InNOVAtion (aka Science Rocks) draws nearly 600

Public outreach will be a big part of the Sanford Underground Laboratory at Homestake, and it has already started. An event here July 12 drew almost 600 visitors, thanks to thorough and expert promotion by South Dakota Public Broadcasting, which was a co-sponsor of InNOVAtion. In fact, SDPB dreamed up the Saturday morning event. The popular science series NOVA also helped. (Hence, InNOVAtion.)

The event included two presentations by NOVA producer Julia Cort, who talked about raising obelisks in Egypt and hunting “dark matter” in Minnesota. Sanford Lab director Dr. Jose Alonso went into more detail about dark matter and neutrinos. Dr. Cynthia Anderson of Black Hills State University talked about looking for strange life forms deep underground at Homestake. Duane Ennis, a former Homestake gold miner who is helping re-open the mine for science, talked about Homestake’s unique underground culture.

Visitors to InNOVAtion also saw videos and displays. They got to participate in hands-on experiments, both in the dry and in the state’s Science on the Move semi-trailer. More than 450 visitors went on walking tours of the Yates Hoist Room. For a first-person account from an actual visitor, see the Black Hills Pioneer. Click the “more” button for more photos. 

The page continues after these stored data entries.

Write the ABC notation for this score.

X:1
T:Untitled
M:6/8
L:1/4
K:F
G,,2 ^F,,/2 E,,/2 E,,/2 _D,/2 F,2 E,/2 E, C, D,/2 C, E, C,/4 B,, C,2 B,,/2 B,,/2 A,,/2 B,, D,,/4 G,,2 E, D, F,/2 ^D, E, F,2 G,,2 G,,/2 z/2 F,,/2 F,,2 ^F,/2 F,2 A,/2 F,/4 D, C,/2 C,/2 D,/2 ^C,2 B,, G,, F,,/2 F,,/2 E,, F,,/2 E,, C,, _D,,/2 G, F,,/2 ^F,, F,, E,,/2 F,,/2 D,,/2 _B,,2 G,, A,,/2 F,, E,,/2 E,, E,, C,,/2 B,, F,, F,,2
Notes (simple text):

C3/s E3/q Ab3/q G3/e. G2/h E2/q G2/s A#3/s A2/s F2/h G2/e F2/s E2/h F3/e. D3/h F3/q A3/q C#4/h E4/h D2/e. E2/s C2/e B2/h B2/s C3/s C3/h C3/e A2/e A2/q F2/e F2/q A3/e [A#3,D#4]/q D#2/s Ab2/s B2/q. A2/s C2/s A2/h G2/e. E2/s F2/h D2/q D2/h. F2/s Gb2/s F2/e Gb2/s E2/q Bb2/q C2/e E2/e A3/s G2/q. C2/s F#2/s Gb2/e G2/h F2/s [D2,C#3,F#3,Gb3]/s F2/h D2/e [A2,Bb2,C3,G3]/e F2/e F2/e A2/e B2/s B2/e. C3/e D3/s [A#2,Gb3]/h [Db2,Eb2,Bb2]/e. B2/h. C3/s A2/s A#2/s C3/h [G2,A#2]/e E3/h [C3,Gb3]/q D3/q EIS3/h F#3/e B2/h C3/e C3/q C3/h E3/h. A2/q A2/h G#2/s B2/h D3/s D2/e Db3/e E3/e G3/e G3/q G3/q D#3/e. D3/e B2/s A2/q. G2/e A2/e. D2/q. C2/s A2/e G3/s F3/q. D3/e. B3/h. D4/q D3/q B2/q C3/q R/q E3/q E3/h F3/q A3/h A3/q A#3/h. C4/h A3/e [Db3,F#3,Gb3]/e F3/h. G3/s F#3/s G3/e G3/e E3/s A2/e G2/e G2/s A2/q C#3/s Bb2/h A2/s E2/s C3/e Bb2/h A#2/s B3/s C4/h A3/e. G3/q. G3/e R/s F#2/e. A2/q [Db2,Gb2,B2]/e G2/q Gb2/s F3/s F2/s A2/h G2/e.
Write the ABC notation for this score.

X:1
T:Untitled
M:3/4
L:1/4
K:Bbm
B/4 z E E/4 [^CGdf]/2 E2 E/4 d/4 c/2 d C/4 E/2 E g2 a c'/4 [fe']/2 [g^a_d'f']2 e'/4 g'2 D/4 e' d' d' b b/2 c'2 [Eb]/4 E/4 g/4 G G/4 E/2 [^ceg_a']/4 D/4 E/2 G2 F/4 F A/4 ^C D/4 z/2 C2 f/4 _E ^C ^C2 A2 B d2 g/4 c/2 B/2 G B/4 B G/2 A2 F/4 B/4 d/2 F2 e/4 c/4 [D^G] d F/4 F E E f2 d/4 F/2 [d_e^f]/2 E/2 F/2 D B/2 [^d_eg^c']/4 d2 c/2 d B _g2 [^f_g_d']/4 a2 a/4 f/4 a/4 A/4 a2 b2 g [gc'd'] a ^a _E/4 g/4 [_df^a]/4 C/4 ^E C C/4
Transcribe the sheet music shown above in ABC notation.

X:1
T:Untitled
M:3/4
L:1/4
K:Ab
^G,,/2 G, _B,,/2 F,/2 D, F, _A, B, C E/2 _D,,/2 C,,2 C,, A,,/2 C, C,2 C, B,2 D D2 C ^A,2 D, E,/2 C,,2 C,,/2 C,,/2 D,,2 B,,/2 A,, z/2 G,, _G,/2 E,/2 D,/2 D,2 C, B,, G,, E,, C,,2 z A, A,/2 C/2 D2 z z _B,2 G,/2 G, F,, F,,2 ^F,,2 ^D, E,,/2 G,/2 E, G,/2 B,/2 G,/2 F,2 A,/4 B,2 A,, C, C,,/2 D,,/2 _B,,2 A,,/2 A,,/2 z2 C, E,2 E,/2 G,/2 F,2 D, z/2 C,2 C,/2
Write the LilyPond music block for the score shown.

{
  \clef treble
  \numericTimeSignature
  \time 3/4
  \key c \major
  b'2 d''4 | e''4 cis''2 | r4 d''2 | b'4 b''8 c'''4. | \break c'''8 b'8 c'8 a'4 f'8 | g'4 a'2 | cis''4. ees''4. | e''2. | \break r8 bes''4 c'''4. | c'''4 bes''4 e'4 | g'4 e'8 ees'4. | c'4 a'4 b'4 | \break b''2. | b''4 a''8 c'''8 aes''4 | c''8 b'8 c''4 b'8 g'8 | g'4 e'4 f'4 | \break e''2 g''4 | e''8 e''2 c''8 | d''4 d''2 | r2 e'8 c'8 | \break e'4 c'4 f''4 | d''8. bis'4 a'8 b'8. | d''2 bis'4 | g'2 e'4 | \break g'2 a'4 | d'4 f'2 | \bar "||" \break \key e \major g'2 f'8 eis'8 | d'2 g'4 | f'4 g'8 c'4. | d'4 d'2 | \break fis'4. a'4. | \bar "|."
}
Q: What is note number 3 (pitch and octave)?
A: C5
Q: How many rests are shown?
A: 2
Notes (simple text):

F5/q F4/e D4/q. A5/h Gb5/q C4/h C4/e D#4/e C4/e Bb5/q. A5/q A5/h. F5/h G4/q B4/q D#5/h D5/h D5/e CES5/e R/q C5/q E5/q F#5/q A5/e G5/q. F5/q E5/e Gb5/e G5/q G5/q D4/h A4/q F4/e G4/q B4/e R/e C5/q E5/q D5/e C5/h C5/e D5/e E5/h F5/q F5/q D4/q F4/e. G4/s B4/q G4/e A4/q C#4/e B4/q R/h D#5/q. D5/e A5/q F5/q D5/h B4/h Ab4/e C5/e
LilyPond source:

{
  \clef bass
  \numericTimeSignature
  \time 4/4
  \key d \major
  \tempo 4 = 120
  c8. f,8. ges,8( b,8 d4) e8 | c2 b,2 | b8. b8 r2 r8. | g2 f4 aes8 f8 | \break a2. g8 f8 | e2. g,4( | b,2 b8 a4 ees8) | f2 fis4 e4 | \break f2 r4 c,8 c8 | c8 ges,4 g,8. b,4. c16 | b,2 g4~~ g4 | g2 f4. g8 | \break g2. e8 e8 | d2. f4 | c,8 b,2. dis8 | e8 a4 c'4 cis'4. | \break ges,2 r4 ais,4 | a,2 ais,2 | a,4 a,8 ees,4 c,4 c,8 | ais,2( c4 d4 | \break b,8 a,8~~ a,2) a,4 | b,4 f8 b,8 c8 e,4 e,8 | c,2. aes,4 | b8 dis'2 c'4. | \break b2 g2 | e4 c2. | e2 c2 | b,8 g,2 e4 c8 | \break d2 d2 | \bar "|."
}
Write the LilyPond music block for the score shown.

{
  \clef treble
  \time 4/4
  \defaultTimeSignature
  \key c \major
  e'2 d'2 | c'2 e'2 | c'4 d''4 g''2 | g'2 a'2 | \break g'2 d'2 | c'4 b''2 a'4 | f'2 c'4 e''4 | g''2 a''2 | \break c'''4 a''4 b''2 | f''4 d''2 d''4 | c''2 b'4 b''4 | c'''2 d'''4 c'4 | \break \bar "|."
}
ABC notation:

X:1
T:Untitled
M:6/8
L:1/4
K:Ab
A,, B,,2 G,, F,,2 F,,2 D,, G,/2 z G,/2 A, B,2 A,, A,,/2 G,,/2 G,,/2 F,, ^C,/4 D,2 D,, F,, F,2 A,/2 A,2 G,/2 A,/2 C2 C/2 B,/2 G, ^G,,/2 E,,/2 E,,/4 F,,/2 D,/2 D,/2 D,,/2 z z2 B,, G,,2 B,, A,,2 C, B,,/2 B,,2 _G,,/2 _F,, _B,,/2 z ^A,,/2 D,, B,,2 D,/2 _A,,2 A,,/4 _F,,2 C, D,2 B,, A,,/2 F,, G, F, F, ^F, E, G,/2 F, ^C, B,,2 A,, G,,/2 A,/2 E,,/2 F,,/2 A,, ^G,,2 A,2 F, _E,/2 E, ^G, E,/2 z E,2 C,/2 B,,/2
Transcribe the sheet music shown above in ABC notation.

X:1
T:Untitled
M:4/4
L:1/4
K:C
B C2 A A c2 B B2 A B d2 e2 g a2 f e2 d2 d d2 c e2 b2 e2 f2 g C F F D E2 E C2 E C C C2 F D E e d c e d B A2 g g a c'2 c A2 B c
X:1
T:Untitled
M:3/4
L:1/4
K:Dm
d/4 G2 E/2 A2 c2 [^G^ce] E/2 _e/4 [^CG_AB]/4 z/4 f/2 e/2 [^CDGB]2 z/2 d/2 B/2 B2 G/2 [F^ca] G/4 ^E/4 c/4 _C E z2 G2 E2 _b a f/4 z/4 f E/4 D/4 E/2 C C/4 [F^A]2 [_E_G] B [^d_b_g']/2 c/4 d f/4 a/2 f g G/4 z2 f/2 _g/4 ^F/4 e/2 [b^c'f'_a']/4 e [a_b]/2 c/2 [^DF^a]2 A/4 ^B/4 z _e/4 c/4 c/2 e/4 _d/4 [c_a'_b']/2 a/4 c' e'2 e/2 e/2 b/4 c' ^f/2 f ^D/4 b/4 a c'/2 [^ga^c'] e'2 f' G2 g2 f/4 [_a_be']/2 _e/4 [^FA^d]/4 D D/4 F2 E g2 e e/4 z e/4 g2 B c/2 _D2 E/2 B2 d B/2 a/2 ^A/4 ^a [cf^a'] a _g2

Why they call it a “dry.” 

The Yates Dry was a locker room for the Homestake miners who descended to work down the Yates shaft. (The Ross shaft had its own dry.) It was called a dry because after a shift deep underground, where rock temperatures can reach 135 degrees, miners’ clothes were soaking wet. The dry was kept hot, so clothes would dry overnight. (In the Yates there were even hangers on pulleys, so wet mine clothes could be pulled up to the hottest part of the big locker rooms.)